» Brief: Which lines of the records contain the string "shoe", with case counting? Show each such line in full.

↓↓↓

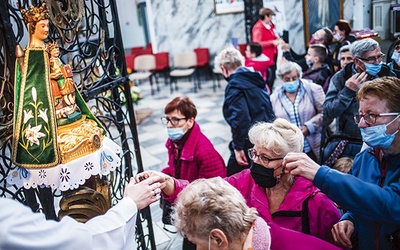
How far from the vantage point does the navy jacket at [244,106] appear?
3.65 m

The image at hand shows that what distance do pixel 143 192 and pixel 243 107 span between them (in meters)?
2.05

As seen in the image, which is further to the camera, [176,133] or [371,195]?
[176,133]

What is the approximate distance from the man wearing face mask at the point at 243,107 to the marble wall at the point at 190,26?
24.2 feet

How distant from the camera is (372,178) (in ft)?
6.31

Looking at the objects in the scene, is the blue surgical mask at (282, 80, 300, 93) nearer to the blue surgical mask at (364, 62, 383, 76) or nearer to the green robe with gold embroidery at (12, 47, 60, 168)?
the blue surgical mask at (364, 62, 383, 76)

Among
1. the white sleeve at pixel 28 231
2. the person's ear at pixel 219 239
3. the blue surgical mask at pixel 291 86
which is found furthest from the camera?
the blue surgical mask at pixel 291 86

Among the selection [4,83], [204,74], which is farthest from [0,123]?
[204,74]

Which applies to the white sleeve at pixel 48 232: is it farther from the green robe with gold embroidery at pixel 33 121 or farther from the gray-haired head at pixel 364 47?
the gray-haired head at pixel 364 47

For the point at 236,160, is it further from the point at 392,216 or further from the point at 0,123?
the point at 0,123

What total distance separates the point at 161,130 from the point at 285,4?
13.3 feet

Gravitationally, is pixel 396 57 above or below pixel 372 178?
above

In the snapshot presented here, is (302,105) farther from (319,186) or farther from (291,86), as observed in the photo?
(319,186)

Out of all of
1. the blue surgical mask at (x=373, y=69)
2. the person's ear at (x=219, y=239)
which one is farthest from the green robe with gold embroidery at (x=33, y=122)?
the blue surgical mask at (x=373, y=69)

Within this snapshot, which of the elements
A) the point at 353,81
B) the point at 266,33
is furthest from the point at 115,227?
the point at 266,33
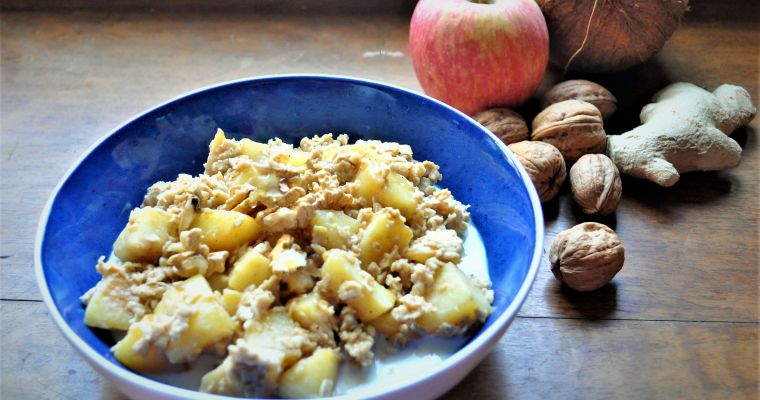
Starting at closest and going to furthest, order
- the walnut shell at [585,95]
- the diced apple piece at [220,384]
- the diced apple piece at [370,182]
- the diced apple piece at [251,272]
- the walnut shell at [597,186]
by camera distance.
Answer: the diced apple piece at [220,384] < the diced apple piece at [251,272] < the diced apple piece at [370,182] < the walnut shell at [597,186] < the walnut shell at [585,95]

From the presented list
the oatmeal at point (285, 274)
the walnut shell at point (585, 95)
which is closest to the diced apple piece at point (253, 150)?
the oatmeal at point (285, 274)

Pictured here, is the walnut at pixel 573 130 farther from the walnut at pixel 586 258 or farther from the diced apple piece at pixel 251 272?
the diced apple piece at pixel 251 272

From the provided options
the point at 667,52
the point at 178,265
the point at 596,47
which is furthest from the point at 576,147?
the point at 178,265

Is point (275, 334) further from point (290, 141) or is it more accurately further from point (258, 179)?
point (290, 141)

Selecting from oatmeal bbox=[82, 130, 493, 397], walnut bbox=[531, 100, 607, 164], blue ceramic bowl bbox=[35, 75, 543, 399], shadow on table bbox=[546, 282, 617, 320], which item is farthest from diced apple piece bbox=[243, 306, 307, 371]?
walnut bbox=[531, 100, 607, 164]

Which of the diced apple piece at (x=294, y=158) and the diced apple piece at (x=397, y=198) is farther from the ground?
the diced apple piece at (x=294, y=158)

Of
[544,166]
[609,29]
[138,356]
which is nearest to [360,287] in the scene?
[138,356]

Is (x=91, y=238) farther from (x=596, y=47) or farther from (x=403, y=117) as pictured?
(x=596, y=47)

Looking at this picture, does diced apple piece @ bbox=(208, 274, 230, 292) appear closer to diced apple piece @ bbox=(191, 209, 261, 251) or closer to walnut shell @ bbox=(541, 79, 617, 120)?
diced apple piece @ bbox=(191, 209, 261, 251)
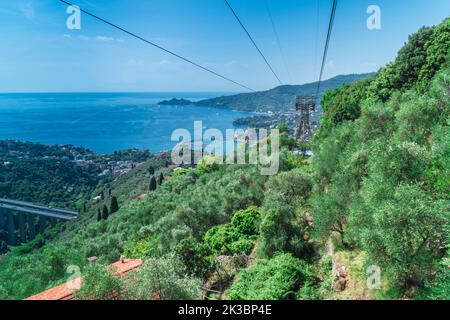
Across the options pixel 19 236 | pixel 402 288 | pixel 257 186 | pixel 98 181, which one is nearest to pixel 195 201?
pixel 257 186

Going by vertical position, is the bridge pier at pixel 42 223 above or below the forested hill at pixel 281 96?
below

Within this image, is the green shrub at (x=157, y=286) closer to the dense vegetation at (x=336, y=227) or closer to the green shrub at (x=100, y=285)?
the dense vegetation at (x=336, y=227)

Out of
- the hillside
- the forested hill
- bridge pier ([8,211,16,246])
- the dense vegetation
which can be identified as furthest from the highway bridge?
the forested hill

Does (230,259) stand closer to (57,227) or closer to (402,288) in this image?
(402,288)

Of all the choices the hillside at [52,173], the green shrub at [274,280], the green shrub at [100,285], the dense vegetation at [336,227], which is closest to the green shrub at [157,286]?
the dense vegetation at [336,227]

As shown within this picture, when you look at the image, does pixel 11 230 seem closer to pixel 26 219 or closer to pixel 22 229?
pixel 22 229

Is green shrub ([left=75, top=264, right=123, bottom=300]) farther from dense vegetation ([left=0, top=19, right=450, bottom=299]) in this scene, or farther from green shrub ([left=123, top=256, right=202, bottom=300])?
green shrub ([left=123, top=256, right=202, bottom=300])

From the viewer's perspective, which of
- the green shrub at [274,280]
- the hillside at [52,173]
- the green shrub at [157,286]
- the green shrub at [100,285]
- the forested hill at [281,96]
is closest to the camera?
the green shrub at [100,285]
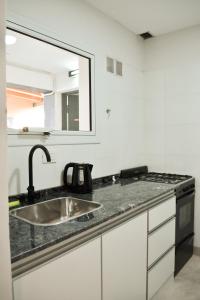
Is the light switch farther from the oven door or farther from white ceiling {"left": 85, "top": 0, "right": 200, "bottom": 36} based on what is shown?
the oven door

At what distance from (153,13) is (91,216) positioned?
2065 millimetres

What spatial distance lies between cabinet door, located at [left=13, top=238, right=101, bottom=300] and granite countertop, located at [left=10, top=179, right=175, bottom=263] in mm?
100

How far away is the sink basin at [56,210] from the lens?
1.61 meters

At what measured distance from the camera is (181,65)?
2.71 m

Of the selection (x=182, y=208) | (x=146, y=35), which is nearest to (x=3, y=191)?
(x=182, y=208)

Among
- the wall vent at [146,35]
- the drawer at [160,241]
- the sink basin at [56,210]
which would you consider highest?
the wall vent at [146,35]

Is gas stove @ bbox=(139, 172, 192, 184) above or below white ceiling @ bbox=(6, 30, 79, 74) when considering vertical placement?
below

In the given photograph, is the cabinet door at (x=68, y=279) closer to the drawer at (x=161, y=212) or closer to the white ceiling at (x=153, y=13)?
the drawer at (x=161, y=212)

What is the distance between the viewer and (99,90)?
7.66 ft

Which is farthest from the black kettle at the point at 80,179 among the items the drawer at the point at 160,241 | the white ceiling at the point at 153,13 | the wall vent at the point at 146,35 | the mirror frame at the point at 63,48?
the wall vent at the point at 146,35

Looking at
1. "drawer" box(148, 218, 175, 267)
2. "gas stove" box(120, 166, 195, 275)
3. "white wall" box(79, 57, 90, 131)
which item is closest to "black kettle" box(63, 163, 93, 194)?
"white wall" box(79, 57, 90, 131)

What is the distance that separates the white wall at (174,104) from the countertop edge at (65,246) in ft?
4.19

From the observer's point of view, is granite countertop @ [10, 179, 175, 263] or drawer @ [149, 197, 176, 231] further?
drawer @ [149, 197, 176, 231]

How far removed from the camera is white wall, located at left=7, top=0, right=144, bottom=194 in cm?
170
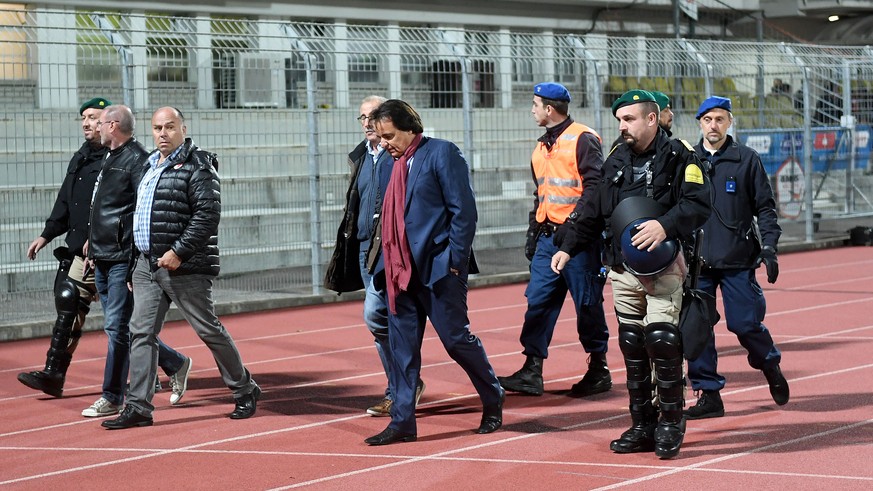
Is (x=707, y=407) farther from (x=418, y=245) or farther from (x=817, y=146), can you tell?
(x=817, y=146)

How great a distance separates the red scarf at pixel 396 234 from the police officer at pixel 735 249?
190cm

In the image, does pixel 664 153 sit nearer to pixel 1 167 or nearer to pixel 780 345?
pixel 780 345

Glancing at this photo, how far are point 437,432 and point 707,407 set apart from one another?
1641 millimetres

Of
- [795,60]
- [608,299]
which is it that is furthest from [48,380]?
[795,60]

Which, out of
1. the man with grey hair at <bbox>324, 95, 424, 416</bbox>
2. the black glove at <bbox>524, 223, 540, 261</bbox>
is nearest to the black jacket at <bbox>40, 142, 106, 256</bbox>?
the man with grey hair at <bbox>324, 95, 424, 416</bbox>

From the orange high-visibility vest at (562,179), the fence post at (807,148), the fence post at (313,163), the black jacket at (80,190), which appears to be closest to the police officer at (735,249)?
the orange high-visibility vest at (562,179)

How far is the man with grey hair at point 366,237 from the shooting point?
26.3 ft

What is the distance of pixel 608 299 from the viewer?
14445mm

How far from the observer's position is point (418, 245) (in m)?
7.29

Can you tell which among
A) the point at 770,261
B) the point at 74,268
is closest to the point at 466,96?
the point at 74,268

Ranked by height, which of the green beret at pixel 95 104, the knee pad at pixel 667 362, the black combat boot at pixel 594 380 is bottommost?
the black combat boot at pixel 594 380

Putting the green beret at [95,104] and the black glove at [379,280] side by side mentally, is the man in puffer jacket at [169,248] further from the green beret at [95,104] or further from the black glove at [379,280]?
the green beret at [95,104]

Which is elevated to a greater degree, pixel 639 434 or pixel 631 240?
pixel 631 240

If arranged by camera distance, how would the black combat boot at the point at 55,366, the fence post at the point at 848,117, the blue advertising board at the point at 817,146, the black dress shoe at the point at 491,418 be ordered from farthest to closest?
the fence post at the point at 848,117
the blue advertising board at the point at 817,146
the black combat boot at the point at 55,366
the black dress shoe at the point at 491,418
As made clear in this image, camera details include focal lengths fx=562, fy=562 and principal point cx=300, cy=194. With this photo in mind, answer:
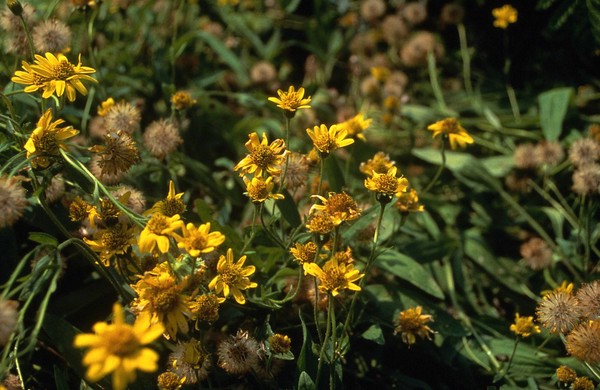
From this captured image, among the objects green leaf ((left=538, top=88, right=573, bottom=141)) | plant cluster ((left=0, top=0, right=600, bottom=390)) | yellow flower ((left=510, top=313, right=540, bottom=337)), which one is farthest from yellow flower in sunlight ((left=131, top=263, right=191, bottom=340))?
green leaf ((left=538, top=88, right=573, bottom=141))

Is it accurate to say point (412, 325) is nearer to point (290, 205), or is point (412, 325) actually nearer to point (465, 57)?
point (290, 205)

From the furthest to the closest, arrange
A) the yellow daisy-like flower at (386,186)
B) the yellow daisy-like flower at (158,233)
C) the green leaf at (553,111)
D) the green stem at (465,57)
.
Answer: the green stem at (465,57), the green leaf at (553,111), the yellow daisy-like flower at (386,186), the yellow daisy-like flower at (158,233)

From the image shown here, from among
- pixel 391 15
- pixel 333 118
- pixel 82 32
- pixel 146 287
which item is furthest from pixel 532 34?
pixel 146 287

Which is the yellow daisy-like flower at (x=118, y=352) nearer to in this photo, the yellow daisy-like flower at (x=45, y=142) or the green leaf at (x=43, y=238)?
the green leaf at (x=43, y=238)

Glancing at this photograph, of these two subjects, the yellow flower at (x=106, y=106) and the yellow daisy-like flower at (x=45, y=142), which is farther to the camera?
the yellow flower at (x=106, y=106)

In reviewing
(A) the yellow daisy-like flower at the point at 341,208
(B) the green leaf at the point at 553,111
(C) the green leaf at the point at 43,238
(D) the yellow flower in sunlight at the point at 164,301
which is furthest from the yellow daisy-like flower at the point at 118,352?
(B) the green leaf at the point at 553,111

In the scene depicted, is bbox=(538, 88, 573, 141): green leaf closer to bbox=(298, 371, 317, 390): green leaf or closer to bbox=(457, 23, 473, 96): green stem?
bbox=(457, 23, 473, 96): green stem

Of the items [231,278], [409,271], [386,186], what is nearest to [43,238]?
[231,278]

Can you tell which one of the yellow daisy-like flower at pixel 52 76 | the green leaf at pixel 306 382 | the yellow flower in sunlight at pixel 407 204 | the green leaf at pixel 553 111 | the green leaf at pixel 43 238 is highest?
the yellow daisy-like flower at pixel 52 76
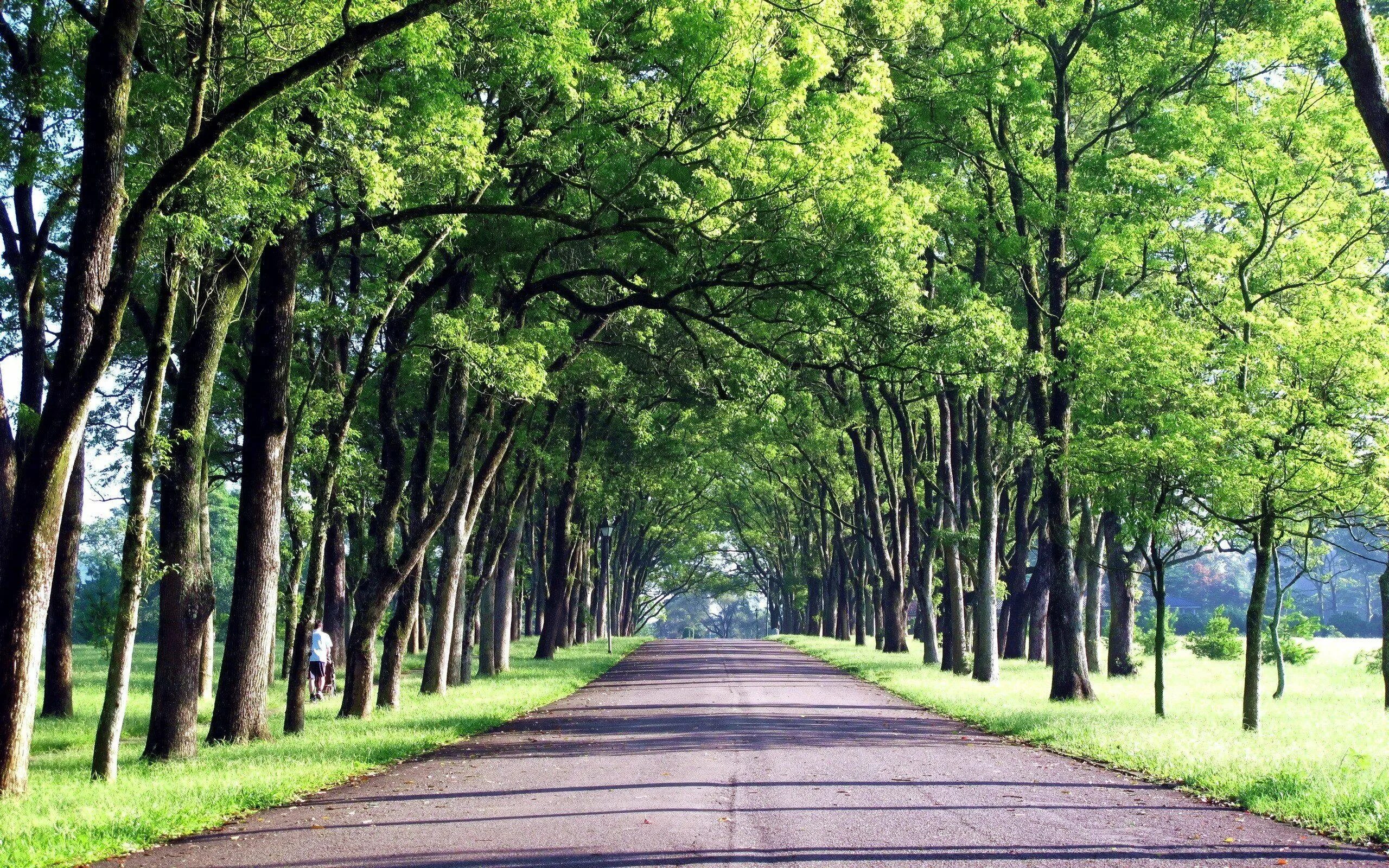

↑↑↑

» The solution:
If arranged by camera distance, how would the black combat boot at the point at 55,366, the fence post at the point at 848,117, the blue advertising board at the point at 817,146, the black dress shoe at the point at 491,418 be ordered from farthest to closest?
the black dress shoe at the point at 491,418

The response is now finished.